Taking these recent studies into consideration, we acknowledge that mRECIST is widely used in other parts of the world; however, uptake rates are lower in Asia, necessitating an evidence-based assessment of RECIST vs mRECIST prior to widespread incorporation into local practice. Although these recent studies will assist with partial validation of mRECIST as a viable, and potentially, superior response criteria, further prospective evaluation is still necessary. For this reason, we recommend that mRECIST be used in combination with RECIST, wherever possible.
Consensus #1. The panel believes that RECIST is still valuable for objective assessment. We acknowledge that mRECIST is widely used and recent studies are beginning to address its validation. However, given the continued usage of RECIST in Asia, mRECIST should be used in combination with RECIST wherever possible.
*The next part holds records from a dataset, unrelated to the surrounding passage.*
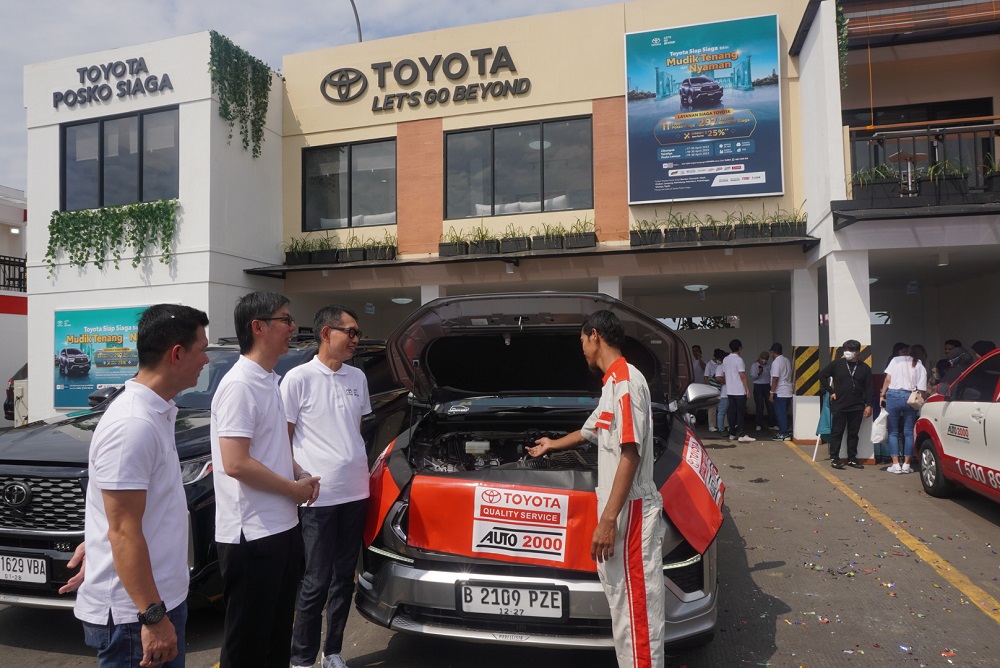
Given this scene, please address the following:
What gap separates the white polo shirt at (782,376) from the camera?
1144cm

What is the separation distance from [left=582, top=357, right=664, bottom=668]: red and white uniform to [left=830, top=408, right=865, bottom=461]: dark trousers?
22.6 ft

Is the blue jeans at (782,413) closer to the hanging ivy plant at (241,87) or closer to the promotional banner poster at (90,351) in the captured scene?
the hanging ivy plant at (241,87)

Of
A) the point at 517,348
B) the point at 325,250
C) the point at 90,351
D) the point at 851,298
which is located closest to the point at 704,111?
the point at 851,298

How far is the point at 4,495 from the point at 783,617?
4525 mm

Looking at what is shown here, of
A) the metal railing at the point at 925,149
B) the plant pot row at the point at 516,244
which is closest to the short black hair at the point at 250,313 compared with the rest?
the metal railing at the point at 925,149

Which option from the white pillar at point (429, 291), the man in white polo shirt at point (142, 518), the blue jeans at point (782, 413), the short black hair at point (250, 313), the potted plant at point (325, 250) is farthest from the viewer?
the potted plant at point (325, 250)

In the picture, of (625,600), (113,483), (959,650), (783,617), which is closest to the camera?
(113,483)

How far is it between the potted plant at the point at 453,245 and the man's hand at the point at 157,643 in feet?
34.2

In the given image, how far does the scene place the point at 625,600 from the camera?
2.80m

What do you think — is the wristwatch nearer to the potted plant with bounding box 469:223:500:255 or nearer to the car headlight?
the car headlight

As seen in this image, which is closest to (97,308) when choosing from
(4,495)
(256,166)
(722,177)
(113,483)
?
(256,166)

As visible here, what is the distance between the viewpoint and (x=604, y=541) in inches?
110

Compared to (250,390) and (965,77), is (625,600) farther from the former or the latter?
(965,77)

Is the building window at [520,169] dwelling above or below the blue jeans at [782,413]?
above
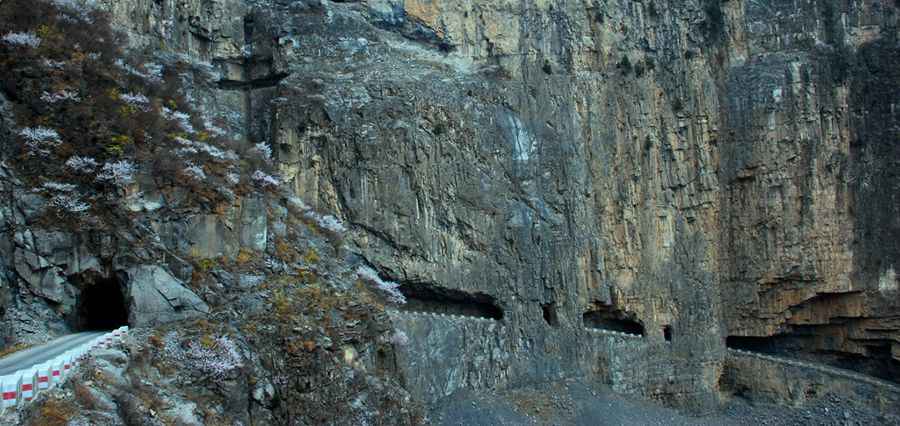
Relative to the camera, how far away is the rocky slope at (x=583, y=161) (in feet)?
134

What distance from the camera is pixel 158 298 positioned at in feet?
81.6

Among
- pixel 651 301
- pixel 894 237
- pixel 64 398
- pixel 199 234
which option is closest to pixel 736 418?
pixel 651 301

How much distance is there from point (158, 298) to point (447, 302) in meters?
19.3

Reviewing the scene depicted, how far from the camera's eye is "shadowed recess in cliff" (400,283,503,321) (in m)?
41.8

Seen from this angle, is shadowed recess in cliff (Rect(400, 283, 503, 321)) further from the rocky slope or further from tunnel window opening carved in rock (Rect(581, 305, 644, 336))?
tunnel window opening carved in rock (Rect(581, 305, 644, 336))

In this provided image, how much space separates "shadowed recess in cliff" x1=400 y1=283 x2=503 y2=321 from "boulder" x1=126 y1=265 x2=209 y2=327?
1670 centimetres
Before mRECIST can be widely incorporated for generalized use, EPOIHCC recommends that mRECIST should be more intensively and prospectively studied.
Standardizing TACE protocols
The inherent variability associated with TACE outcomes is primarily related to the heterogenous patient population undergoing treatment; however, variations in the time intervals between treatments and the number of cycles of TACE performed are also likely to be important prognostic factors. Even in the absence of conclusive, predictive biomarkers, it is becoming clearer that the best candidates for TACE are largely asymptomatic patients with preserved liver function without vascular invasion or extrahepatic tumour spread.  There are a number of HCC treatment algorithms, which have been proposed as the most widely accepted being the BCLC staging system . Recent comparisons of the BCLC and Japanese Society of Hepatology (JSH) guidelines  have concluded that they are essentially quite similar in terms of inclusion criteria for TACE and in their absolute contraindications to TACE [40, 41]. The EPOIHCC generally supports the use of these criteria. However, we believe that the limitation of TACE to strictly BCLC B patients should be further evaluated. TACE has demonstrated efficacy in patients prior to transplantation (BCLC A), particularly if the waiting time is likely to be more than 6 months [42, 43].
Response to TACE may also be used as a predictor of tumour biology in patients awaiting transplantation . TACE also appears to be a safe and effective option in patients clinically excluded from transplantation and who are unfit for surgery or percutaneous ablation . At the other end of the TACE spectrum, BCLC C patients with acceptable PS or only partial PVT may also benefit from selective or DEB-TACE treatment. While PVT has been widely accepted as a relative contraindication for TACE, studies have demonstrated little negative impact on hepatic function in cases of PVT and TACE can be safely performed if hepatopedal collateral flow is present [46, 47]. In these patients, a superselective approach as well as an adjustment of the chemotherapeutic dosage may minimize liver damage . An important recognition is that although the BCLC recommendations are clear, not everybody follows them. In Asia and most of North America, patients with BCLC A-C would probably be considered for TACE. This does not mean that TACE has been recognized as the treatment of choice for those patients, but rather for patients with BCLC A who do not meet the Milan selection criteria for transplantation, and who are unsuitable for resection or local ablation owing to tumour location, TACE remains the only treatment strategy . Similarly, patients with ECOG 1 who would be BCLC C could benefit from TACE provided appropriate measures are taken to minimize liver damage.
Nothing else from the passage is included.